The memorial in northern France was dedicated in 1991 (Picture: Royal Navy).
There is a call to rebuild a memorial to Royal Marines killed during the First World War which was damaged when a car was accidentally driven into it.
The monument in Gavrelle in northern France now needs rebuilding with part of it being destroyed.
The Royal Navy says legal efforts are being made to cover some of the cost, but say extra donations may be needed to fully restore it.
It was built nearly 30 years ago in tribute to sailors and Royal Marines killed in the Battle of Arras in 1917.
Over six days, the Royal Naval Division - a mix of sailors serving in the trenches as soldiers and Royal Marines Light Infantry, suffered 3,794 dead, wounded and missing, including the single bloodiest day in the Corps’ history when 846 marines died.
The memorial recreates the ruins of a red-brick cottage typically found in the region 100 years ago, with a three-ton anchor which was recovered from the seabed and donated by the Royal Navy.
Plaques mark the names of the naval formations which once fought in Gavrelle.
The monument stands on the site of the old German frontline, which in the present day is just feet from a dual carriageway.
Since the memorial was dedicated in May 1991, personnel and families have been regular visitors, with some leaving cap tallies tied to the anchor as a mark of respect.
The monument was sited on the old German front line.

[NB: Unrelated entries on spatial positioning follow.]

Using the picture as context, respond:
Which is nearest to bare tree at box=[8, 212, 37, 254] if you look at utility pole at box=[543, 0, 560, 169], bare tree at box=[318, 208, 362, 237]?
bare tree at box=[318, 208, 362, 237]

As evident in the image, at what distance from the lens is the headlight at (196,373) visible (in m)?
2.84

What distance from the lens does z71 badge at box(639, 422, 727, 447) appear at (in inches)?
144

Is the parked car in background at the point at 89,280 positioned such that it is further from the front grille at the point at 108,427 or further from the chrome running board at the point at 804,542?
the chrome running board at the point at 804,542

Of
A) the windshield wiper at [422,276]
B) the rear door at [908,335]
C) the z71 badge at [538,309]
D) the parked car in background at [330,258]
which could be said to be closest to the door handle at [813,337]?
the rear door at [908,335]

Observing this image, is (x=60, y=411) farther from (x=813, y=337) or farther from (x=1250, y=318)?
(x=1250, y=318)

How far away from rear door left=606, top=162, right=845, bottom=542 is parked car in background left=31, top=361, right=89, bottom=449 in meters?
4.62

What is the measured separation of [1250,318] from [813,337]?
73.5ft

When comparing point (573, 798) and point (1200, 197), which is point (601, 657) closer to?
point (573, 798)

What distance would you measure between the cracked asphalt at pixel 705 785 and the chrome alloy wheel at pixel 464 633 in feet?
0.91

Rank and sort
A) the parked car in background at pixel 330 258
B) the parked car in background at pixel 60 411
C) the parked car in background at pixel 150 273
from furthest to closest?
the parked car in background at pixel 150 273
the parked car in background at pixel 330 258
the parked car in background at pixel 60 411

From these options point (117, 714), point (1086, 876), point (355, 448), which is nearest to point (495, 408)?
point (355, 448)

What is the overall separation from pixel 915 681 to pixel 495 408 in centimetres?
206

Today it’s just a few feet from the main dual carriageway between Arras and Douai.
"I am a passionate follower of the Royal Naval Division and have visited there many times,” said logistician Petty Officer John ‘Kipper’ MacRae of East Midlands reservists unit HMS Sherwood.
"The memorial is in a shocking state and to see it like this is heartbreaking."
"Royal Naval Reserve and Royal Marines units in particular need to be made aware of the state of this memorial – and would possibly contribute towards rebuilding this unique and totally naval monument."